Série 'Balanço black' mostra a importância da soul music brasileira

Seis episódios relembram bailes da periferia e artistas pioneiros do movimento cultural dos anos 1970 que deu autoestima aos negros


01/11/2021 04:00 - atualizado 01/11/2021 07:40

O cantor e compositor Hyldon em frente a estante repleta de discos com um cartaz da Equipe Black Power
O cantor e compositor Hyldon diz que black music setentista foi o 'ensaio para o empoderamento negro' no Brasil (foto: Canal Curta/divulgação)
Terno, calça boca de sino, sapatos bicolores e cabelo black power, “uma pseudocoroa de rei”, relembra o cantor, compositor e guitarrista Hyldon, de 70 anos. “As coisas melhoraram muito para o preto brasileiro. Na época, ele não tinha identidade e força. Os bailes dos anos 1960 e 1970 foram um ensaio do empoderamento negro”, continua.

O soul foi a porta de entrada da black music brasileira, que gerou desdobramentos ao longo das décadas por meio do rhythm & blues, funk, charme, funk carioca, hip-hop. Grande parte dessa história é recuperada por vários de seus protagonistas na série “Balanço black”, que estreia nesta segunda-feira (1º/11), às 20h, no Canal Curta!.

De boné, DJ Corello, pioneiro da música charme, faz um gesto com as duas mãos em cena da série 'Balanço black'
DJ Corello, pioneiro do movimento charme, é um dos entrevistados em 'Balanço Black' (foto: Canal Curta/divulgação)
 

Dirigida por Flávio Frederico e conduzida por Eduardo BiD, compositor, produtor, músico e criador da big band Funk Como Le Gusta, a série reúne, em seis episódios, depoimentos de personagens históricos e imagens de época. O projeto consumiu sete anos e terá, em 2022, a versão em longa-metragem.

═══

**TAREFAS A FAZER:**
a: Extraia dos registros, sem mudar nada, as linhas que vão desde a que contém "In this photograph, would" até o fim dos registros.
b: Dê sequência ao texto sobre a série "Balanço black" a partir do ponto em que ele para.

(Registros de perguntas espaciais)
═══

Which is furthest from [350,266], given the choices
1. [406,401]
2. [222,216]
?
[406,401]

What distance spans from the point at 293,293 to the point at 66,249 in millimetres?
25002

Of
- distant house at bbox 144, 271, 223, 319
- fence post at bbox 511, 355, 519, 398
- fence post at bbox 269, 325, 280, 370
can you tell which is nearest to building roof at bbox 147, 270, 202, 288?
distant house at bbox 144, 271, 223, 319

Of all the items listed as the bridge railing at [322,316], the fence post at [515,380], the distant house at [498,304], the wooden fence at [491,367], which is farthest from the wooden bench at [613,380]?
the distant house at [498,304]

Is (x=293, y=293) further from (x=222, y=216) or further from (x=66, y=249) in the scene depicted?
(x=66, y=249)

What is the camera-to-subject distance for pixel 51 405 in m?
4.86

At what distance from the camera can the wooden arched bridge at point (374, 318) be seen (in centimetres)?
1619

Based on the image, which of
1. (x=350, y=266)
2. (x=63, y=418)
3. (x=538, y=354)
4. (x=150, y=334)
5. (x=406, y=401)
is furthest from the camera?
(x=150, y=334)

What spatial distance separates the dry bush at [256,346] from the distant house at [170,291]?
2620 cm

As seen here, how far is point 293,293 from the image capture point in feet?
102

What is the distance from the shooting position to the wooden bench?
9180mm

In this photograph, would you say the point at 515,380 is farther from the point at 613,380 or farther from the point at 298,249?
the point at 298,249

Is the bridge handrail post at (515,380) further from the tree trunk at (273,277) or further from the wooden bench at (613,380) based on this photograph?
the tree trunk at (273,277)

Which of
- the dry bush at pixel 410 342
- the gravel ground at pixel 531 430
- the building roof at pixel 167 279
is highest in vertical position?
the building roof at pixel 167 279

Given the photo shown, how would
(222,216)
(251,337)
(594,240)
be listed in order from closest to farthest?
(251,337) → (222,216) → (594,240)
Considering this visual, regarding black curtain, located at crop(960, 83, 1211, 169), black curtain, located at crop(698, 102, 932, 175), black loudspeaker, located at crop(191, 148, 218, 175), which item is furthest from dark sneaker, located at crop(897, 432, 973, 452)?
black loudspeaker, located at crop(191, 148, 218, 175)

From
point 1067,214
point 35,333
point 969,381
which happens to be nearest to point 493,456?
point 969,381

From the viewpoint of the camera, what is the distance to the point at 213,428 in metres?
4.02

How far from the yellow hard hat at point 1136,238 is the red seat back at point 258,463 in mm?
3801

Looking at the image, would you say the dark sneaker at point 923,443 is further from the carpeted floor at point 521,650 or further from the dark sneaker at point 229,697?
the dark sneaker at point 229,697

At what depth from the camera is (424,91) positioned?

═══

**AS RESPOSTAS:**
a:
In this photograph, would you say the point at 515,380 is farther from the point at 613,380 or farther from the point at 298,249?
the point at 298,249

Is the bridge handrail post at (515,380) further from the tree trunk at (273,277) or further from the wooden bench at (613,380) based on this photograph?
the tree trunk at (273,277)

Which of
- the dry bush at pixel 410 342
- the gravel ground at pixel 531 430
- the building roof at pixel 167 279
is highest in vertical position?
the building roof at pixel 167 279

Given the photo shown, how would
(222,216)
(251,337)
(594,240)
be listed in order from closest to farthest?
(251,337) → (222,216) → (594,240)
Considering this visual, regarding black curtain, located at crop(960, 83, 1211, 169), black curtain, located at crop(698, 102, 932, 175), black loudspeaker, located at crop(191, 148, 218, 175), which item is furthest from dark sneaker, located at crop(897, 432, 973, 452)?
black loudspeaker, located at crop(191, 148, 218, 175)

From
point 1067,214
point 35,333
point 969,381
which happens to be nearest to point 493,456?
point 969,381

From the viewpoint of the camera, what is the distance to the point at 213,428 in metres?
4.02

How far from the yellow hard hat at point 1136,238 is the red seat back at point 258,463 in mm?
3801

Looking at the image, would you say the dark sneaker at point 923,443 is further from the carpeted floor at point 521,650 or further from the dark sneaker at point 229,697?
the dark sneaker at point 229,697

At what depth from the camera is (424,91) positioned?

b:
Cada episódio aborda um tema e termina com jam session que reúne músicos veteranos e da nova geração. O de estreia, “Laço negro”, é encerrado com Hyldon e Céu interpretando, em versão matadora, “Na sombra de uma árvore”, canção do primeiro álbum dele, “Na rua, na chuva, na fazenda” (1975), clássico do soul nacional.

“Fico muito feliz de ajudar a contar essa história. Tenho muito orgulho de ter feito parte do movimento, ter sido parceiro de Tim Maia, gravado com Simonal, tocado guitarra com Tony Tornado. Eram épocas difíceis, de ditadura”, afirma Hyldon.

O episódio inicial retrocede no tempo, acompanhando a chegada da soul music ao Brasil. “O movimento não nasce como o samba, a bossa, pois não tem uma raiz nossa. É muito americano, mas a gente acha um jeito de abrasileirar, colocar um tamborim aqui, um pandeiro ali. Mas a influência é norte-americana e os bailes, com grande concentração de negros, têm grande importância para a sua valorização, para eles se colocarem na sociedade. Dentro dos bailes, os negros se sentiam realmente íntegros”, comenta BiD.

Vários nomes desse cenário dão depoimentos, como os DJs Corello e Sir Dema. O circuito de bailes era muito forte no Rio de Janeiro e em São Paulo, ainda que tenha havido versões em outras grandes cidades, Belo Horizonte entre delas. Mas a série se concentra em personagens dos dois maiores centros, até mesmo por questão de custo.

Nos bailes cariocas da equipe Soul Grand Prix, por exemplo, eram projetadas imagens de ícones da música e também dos próprios frequentadores. “Era algo muito especial para a autoestima, e o soul se torna mais do que movimento musical, mas social e político”, continua BiD.

ÍDOLOS

A trajetória dos bailes é entremeada com os ídolos da época. No primeiro episódio, os destaques vão para Wilson Simonal e Tim Maia. Em depoimento recuperado pela série, Tim comenta que o pior momento de sua vida foi a deportação dos Estados Unidos. Em 1964, após passar seis meses na prisão por porte de maconha, ele é devolvido para o Brasil.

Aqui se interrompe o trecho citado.